A position with the world's greatest rock and roll band doesn't often open up. When one did in 1974, after the departure of Mick Taylor, the Rolling Stones sought the best of the best.

One candidate was pre-Police guitarist Andy Summers. "I was a struggling musician," Summers recently told UCR. "Well, I say 'struggling,' I was actually doing pretty well. I was pretty noted. I wasn’t in the Police yet. At that particular time, I was getting quite a lot of write-ups in the press. Just from being in bands, people noting me as this sort of guitar player on the scene."

At one point, a rumor circulated that the final decision had come down to Summers and Ron Wood (who ultimately got the job), but this was inaccurate. "I was sort of put out with the job, but it’s all bullshit. It just got talked about a lot, but I had to wait a while to join a much better band," Summers told Louder Sound in 2016, with a laugh.

Summer's presence on the shortlist was flattering, but he eventually opted for the unknown. "I kind of threw it all away when I joined the Police," he told UCR, "which had absolutely no future whatsoever, just pure instincts!"

Summers and the Stones would, however, continue to cross paths from time to time. "I met Keith [Richards] and Bill Wyman. I hung out with them in the South of France," Summers said, also recalling a circa 1983 Police concert at which Mick Jagger turned up in his dressing room. "[Jagger] just sort of walked in and went, ''Ello!' 'Hello, Mick!' He stood at the side of the stage and watched the whole show. He was checking us out, like, 'Okay, what’s this all about?' But he was great and very nice."

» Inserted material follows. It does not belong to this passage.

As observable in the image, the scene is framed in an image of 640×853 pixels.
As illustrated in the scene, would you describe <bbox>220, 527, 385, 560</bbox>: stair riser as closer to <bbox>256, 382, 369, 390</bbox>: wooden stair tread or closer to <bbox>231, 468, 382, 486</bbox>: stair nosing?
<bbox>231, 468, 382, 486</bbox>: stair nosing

According to Summers, having one of rock's best-known frontmen watching from backstage didn't unnerve him, but instead pushed the show to the next level. "It probably made it even fiercer, if anything," Summers admitted, with a laugh.

The Police occasionally dropped by the odd Rolling Stones gig as well. Wood once remembered an early '80s show at which an innocent message from the crew inadvertently sent the band into a panic.

“We were doing drugs in the dressing room,” Wood told the Los Angeles Times in 2005, “when suddenly the tour manager stuck his head around the corners and said, ‘The police are here!’ ... We all panicked and threw our drugs in the toilet. And then Sting, Andy Summers and Stewart Copeland walked in.”

At that time, the Police were dominating the charts and packing stadiums, actually outpacing the Rolling Stones. "We were the No. 1 band in the world and heavy competition. No one could get past us at that point," Summers told UCR. "We were the biggest tour in the world at that point. We did Paris and did two nights at 80,000 a night, and the Stones had just played there and had 16 thousand. I mean, not to piss on the Stones, but that’s the difference."

Regardless of status, Summer's decision to join the fledgling Police in 1977 turned out for the best, in his mind: "The rest all worked out."